The act of castrating young boys for the purpose of musical prowess began in the late 16th century in Italy. The demand for castrati arose from the growing popularity of opera, which featured highly virtuosic singing that required a range and flexibility of voice that few mature, and intact, male singers could achieve. Castration, prior to puberty, prevented the boy's larynx from fully developing, allowing them to retain their high-pitched singing voices forevermore.
The procedure was performed by cutting off the testicles, which produced a number of physiological changes in the body (no shit). The lack of testosterone during a critical developmental time prevented the vocal cords from thickening, which, in turn, allowed the retention of prepubescent vocal tones. The castrati also had larger lung capacity and therefore greater endurance, which allowed them to sustain long, complex vocal passages.
Castrati quickly became the stars of the opera world, and their popularity spread throughout Europe. They were highly sought after by opera companies and performed for royalty and the wealthy elite. Their voices were considered to be the pinnacle of vocal artistry, and they were revered for their ability to sing with incredible power, range and emotion.
Despite their success and popularity, the practice of castration was controversial, and enlightened folk railed against the custom. The Catholic Church initially supported the practice, as castrati were considered to be an acceptable alternative to women singing in church choirs, which was deemed inappropriate. Of course, there was no way the inferior female, the wretched instigator of the 'The Fall' would be allowed to sing in God's sacred house. Arse. The Church believed that only castrati could provide a pure, angelic sound to enhance the liturgy, sans bollocks.
However, as the popularity of castrati grew, so did its criticism. In time, it began to be viewed, by many, as an abomination against nature. The procedure was also dangerous, and many boys died during the procedure, or by subsequent infection or other medical complications, post-op.
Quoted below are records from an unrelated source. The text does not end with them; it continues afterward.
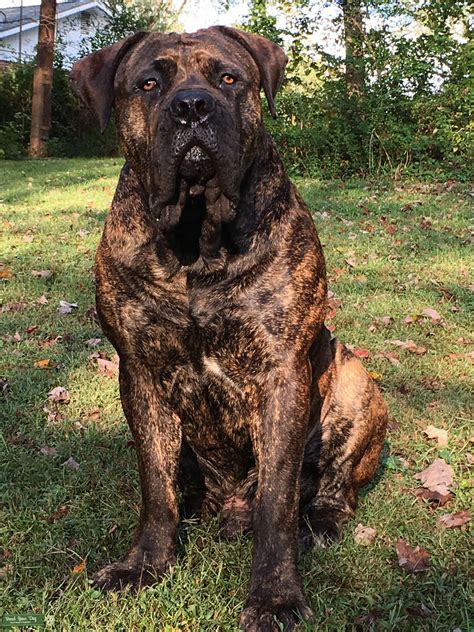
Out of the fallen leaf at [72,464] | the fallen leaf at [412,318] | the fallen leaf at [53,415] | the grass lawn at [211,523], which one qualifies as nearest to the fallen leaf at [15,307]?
the grass lawn at [211,523]

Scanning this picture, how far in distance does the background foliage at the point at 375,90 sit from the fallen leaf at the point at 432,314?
22.9 feet

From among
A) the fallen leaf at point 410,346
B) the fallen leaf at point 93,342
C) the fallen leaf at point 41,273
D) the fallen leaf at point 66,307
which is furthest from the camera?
the fallen leaf at point 41,273

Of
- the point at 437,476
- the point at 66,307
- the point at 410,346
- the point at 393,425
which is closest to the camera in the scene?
the point at 437,476

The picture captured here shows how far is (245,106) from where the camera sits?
2.46 meters

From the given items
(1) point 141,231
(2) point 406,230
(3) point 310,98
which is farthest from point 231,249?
(3) point 310,98

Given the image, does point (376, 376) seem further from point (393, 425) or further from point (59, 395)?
point (59, 395)

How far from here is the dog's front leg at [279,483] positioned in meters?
2.31

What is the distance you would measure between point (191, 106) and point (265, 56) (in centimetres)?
56

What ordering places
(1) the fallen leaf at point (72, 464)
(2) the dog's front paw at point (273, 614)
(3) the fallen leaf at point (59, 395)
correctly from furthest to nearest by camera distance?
(3) the fallen leaf at point (59, 395)
(1) the fallen leaf at point (72, 464)
(2) the dog's front paw at point (273, 614)

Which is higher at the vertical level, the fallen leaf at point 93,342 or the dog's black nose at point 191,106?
the dog's black nose at point 191,106

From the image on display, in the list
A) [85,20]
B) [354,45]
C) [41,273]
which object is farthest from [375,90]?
[85,20]

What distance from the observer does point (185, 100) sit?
Result: 2.22m

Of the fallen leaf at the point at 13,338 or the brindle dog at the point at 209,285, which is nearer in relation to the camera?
the brindle dog at the point at 209,285

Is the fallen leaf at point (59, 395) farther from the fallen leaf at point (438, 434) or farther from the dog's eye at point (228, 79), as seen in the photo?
the dog's eye at point (228, 79)
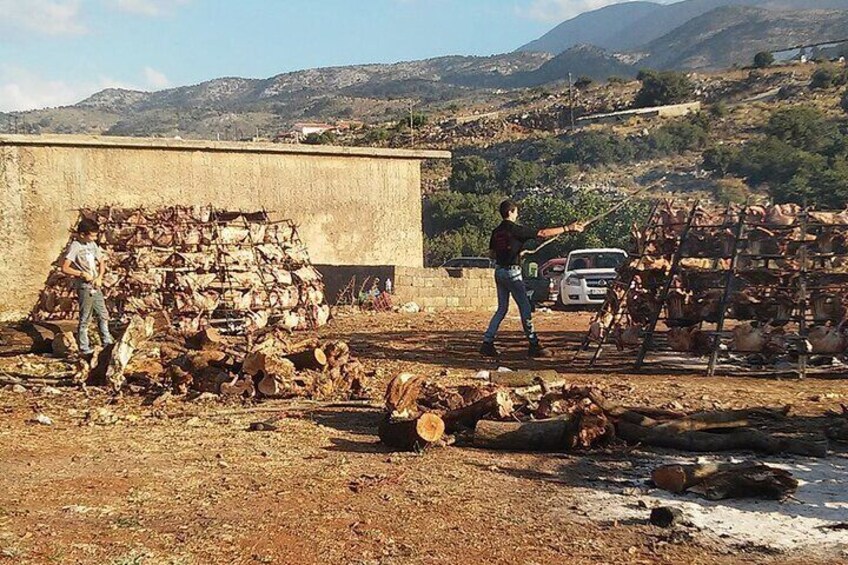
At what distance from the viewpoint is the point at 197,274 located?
17422mm

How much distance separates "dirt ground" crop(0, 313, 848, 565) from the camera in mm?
5375

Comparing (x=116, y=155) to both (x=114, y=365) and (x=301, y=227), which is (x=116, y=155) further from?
(x=114, y=365)

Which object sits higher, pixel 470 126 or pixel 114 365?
pixel 470 126

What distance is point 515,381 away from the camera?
10156 mm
As the 18th century progressed and with the 'Enlightenment' in full swing, attitudes toward castrati began to shift about a bit. Enlightened times brought forth a greater focus on reason and ethics, and castration was increasingly seen as barbaric and a violation of basic human rights. The Church also began to distance itself from the practice and issued a decree in 1770 that prohibited the castration of boys for musical purposes.
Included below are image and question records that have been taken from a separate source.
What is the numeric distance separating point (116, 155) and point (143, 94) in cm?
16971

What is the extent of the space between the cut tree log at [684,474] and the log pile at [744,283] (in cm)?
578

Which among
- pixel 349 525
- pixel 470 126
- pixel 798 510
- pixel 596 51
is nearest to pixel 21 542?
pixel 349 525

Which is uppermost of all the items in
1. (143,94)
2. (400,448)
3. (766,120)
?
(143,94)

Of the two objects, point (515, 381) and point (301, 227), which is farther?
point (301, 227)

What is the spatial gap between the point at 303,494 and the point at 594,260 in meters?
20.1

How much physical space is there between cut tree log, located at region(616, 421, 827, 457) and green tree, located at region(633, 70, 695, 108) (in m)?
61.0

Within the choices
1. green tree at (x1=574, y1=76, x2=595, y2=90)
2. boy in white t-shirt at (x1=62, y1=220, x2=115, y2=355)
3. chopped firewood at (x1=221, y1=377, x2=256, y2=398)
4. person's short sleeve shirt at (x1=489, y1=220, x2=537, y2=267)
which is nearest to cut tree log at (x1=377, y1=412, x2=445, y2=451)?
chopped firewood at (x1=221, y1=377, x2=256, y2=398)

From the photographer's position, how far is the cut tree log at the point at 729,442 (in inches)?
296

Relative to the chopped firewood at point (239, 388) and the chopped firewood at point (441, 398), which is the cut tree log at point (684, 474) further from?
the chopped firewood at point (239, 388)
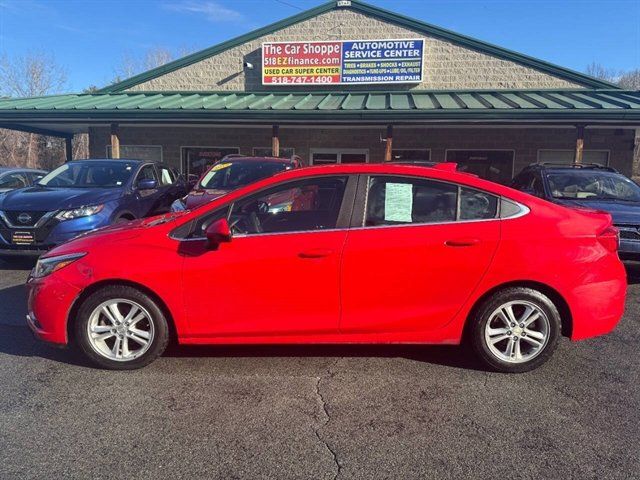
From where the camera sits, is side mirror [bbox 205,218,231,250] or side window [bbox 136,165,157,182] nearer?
side mirror [bbox 205,218,231,250]

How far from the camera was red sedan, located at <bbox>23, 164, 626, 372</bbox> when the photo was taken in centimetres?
357

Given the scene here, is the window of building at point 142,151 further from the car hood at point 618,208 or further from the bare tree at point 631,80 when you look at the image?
the bare tree at point 631,80

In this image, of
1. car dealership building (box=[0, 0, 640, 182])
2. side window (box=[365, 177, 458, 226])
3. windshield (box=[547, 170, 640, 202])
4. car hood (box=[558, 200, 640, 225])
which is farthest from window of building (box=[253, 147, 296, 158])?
side window (box=[365, 177, 458, 226])

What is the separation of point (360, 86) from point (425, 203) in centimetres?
1171

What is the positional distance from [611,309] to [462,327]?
1.19 meters

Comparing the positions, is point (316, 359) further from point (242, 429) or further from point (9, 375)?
point (9, 375)

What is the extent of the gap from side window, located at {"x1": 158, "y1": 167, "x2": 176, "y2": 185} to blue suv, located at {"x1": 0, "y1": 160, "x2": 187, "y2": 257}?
725mm

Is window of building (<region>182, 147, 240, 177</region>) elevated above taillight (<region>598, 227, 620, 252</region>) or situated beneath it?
elevated above

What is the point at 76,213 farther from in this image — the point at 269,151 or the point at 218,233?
the point at 269,151

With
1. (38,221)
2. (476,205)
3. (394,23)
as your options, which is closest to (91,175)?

Despite this, the popularity of castrati persisted into the 19th century, although it began to decline as musical tastes changed. The rise of Romanticism and the emphasis on naturalism in music led to a greater appreciation for more natural, unadorned singing styles. By the mid-19th century, the practice of castration had largely disappeared.
Today, there is a renewed interest in the castrati and their music. Modern technology has allowed us to recreate the sound of the castrati using computer modelling and voice analysis. Recordings of modern singers performing castrati repertoire can be found online and in music stores.
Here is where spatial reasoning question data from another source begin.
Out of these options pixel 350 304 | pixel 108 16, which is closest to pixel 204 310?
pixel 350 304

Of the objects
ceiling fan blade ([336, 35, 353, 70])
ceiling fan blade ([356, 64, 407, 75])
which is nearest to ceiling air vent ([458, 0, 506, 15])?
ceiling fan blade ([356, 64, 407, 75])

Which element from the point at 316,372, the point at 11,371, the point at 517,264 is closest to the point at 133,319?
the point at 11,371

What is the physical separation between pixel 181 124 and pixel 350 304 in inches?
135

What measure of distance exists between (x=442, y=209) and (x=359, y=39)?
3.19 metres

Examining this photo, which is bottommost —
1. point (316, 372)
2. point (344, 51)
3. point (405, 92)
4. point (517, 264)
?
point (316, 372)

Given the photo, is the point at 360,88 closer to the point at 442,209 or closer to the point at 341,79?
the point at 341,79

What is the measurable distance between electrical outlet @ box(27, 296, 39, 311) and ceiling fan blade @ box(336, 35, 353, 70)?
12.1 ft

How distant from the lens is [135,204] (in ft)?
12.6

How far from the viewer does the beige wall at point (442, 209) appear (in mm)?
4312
The controversy surrounding castrati raises important ethical questions that still resonate today. The practice of castration for musical purposes violated the natural rights of the child and caused immense physical and emotional pain. At the same time, it produced some of the most sublime and beautiful music ever written. The legacy of the castrati reminds us of the power of music and the lengths to which people will go to achieve musical perfection. And also, it is a reminder of the power of the Catholic Church in times past. What an execrable institution.